Wash or spray all contaminated (non-food) surfaces or objects with a disinfectant such as Lysol brand spray or hot soapy water.
Food and fluid should come from sealed containers, however, in an emergency, food and water can be cooked in a pressure cooker for disinfection.
Eat only sealed foods.
Drink only sealed water.
Avoid using air conditioning and central heating.
Avoid touching objects which may have been touched by other humans.
Wear a facemask or a scarf and gloves (Kitchen gloves, work gloves, surgical gloves etc.)
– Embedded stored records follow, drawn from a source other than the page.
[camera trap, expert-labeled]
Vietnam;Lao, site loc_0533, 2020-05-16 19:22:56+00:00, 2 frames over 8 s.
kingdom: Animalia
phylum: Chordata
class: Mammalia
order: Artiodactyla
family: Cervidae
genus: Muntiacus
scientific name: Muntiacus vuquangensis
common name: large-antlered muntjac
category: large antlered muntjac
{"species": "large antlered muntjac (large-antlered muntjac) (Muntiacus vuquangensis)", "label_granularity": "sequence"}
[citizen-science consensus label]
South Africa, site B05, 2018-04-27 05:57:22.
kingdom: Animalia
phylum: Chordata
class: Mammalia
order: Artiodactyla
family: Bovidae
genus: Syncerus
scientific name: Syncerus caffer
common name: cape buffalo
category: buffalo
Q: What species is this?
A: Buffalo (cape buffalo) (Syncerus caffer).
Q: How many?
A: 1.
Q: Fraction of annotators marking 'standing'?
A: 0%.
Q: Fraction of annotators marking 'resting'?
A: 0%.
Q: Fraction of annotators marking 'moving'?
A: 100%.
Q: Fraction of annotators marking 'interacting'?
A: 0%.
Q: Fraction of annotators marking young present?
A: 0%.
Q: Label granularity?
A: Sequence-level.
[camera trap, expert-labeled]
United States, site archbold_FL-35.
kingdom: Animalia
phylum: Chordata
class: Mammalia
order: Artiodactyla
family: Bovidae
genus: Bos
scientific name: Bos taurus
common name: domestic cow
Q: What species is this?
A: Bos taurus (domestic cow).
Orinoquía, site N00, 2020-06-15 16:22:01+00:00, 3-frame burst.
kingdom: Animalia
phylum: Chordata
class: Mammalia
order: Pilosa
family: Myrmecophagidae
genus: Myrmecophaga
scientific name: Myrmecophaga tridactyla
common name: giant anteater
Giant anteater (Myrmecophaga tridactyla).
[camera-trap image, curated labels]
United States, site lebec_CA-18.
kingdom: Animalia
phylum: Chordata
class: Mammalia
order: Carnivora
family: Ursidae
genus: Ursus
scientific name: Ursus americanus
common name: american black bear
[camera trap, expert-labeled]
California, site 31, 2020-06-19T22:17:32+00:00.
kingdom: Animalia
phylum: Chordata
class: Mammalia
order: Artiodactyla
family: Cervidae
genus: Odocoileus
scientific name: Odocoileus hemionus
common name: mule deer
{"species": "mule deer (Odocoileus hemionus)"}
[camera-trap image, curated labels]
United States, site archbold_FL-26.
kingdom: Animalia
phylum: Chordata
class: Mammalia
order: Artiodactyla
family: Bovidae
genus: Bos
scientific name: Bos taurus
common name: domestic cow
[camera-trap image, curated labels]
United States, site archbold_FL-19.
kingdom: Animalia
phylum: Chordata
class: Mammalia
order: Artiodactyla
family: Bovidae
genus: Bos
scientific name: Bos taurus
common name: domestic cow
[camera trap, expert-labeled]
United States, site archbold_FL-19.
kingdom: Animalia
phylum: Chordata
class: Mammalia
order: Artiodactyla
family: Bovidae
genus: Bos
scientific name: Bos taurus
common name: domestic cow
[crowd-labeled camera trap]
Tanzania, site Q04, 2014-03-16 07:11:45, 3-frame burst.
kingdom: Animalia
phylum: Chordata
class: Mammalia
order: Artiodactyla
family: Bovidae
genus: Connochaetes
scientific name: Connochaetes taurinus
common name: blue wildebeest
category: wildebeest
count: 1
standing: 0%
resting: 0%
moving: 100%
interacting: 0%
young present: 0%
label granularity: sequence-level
Over-garments such as raincoats, rubber boots, ponchos, old shirts and trousers will provide a layer of protection.
Wash your hands.
Some biological agents are quite contagious and can be readily passed from human to human. Stay away from where people gather—including hospitals, churches, games, malls and restaurants.
Insects which bite, such as mosquitoes or fleas can pass some diseases. Even household pets can become infected. Use insect repellant on exposed skin. Insect spray will help keep mosquitoes down.
Rodents can be a major reservoir for disease. If they are trapped or poisoned then they must not be handled without using disposable gloves and mask.
If you are sheltering in place and in your safe room, you must refresh your air supply every 2 to 3 hours, otherwise you could suffocate.
The door to your inner room may be opened for a few minutes so fresh air will enter. When doing this, wear your scarf or mask.
Make sure that you have no open food or exposed dishes. If there is a shower in the room with you, you should turn it on before the door is opened and leave it on until the door is closed.
This provides a moisture shield which will help keep radioactive contaminates or chemicals or biologicals at a minimum.